--- Start Text ---

I don't think the statement that the same balls are used automatically prevents the house from having a preferred cheating strategy. Say the house "cheats" by being biased in their favor:

Case 1: They pick RBB. My choices:

A: I have a 33% change of winning. (One red/ 3)

B: I have a 0% percent chance of winning. (0 white/ 3)

C: I have 67% chance of winning. (2 not red /3)

D: I have a 100% chance of winning. (3 not white out of 3)

Case 2: They pick RWW

A: I have a 33% chance of winning. (One red/ 3)

B: I have a 67% chance of winning. (Two white/ 3)

C: I have a 67% chance of winning. (2 not red/ 3)

D: I have a 0% chance of winning.) (0 not red/ 3)

I'm not sure about the time sequence of this game and the sequence that information is revealed-- but I'm assuming I don't know what ball I drew in game a/b. Anyway, if I'm told I get to play both games and the balls will be the same in both, and I'm required to pick my strategy for both before drawing, I pick A/C over A/D. (Assuming this is real gambling.)

Why do I pick this? Because to first order, my opponents strategy for cheating is to favor RWW's over RBB's. RWW is better for them if I flip a coin to pick. RWW is better if I systematically pick A/D rather than A/C. RWW is no worse for them if I pick A/C.

The only way they'd be worse off always picking RWW is if my strategy is to always pick B/C. To pick that consistently, I'm gambling that they do pick RWW vs. RBB to "bias" in their favor should people pick based on coin flips or based on first order reasoning.

--- End Text ---
--- Start Source data ---

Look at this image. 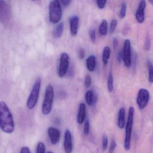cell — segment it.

--- End Source data ---

Task goal ▸
In two sentences, give the gist of the text about the ball game.

Expected answer ▸
The writer argues that using the same balls in both games doesn't stop the house from having a preferred way to cheat, then works out the chances of winning with choices A through D when the house picks RBB or RWW. If both strategies must be chosen before drawing, the writer would take A/C over A/D: a house that favors RWW does better against coin flips and against A/D and is no worse off against A/C, and only a steady B/C strategy would leave it worse off.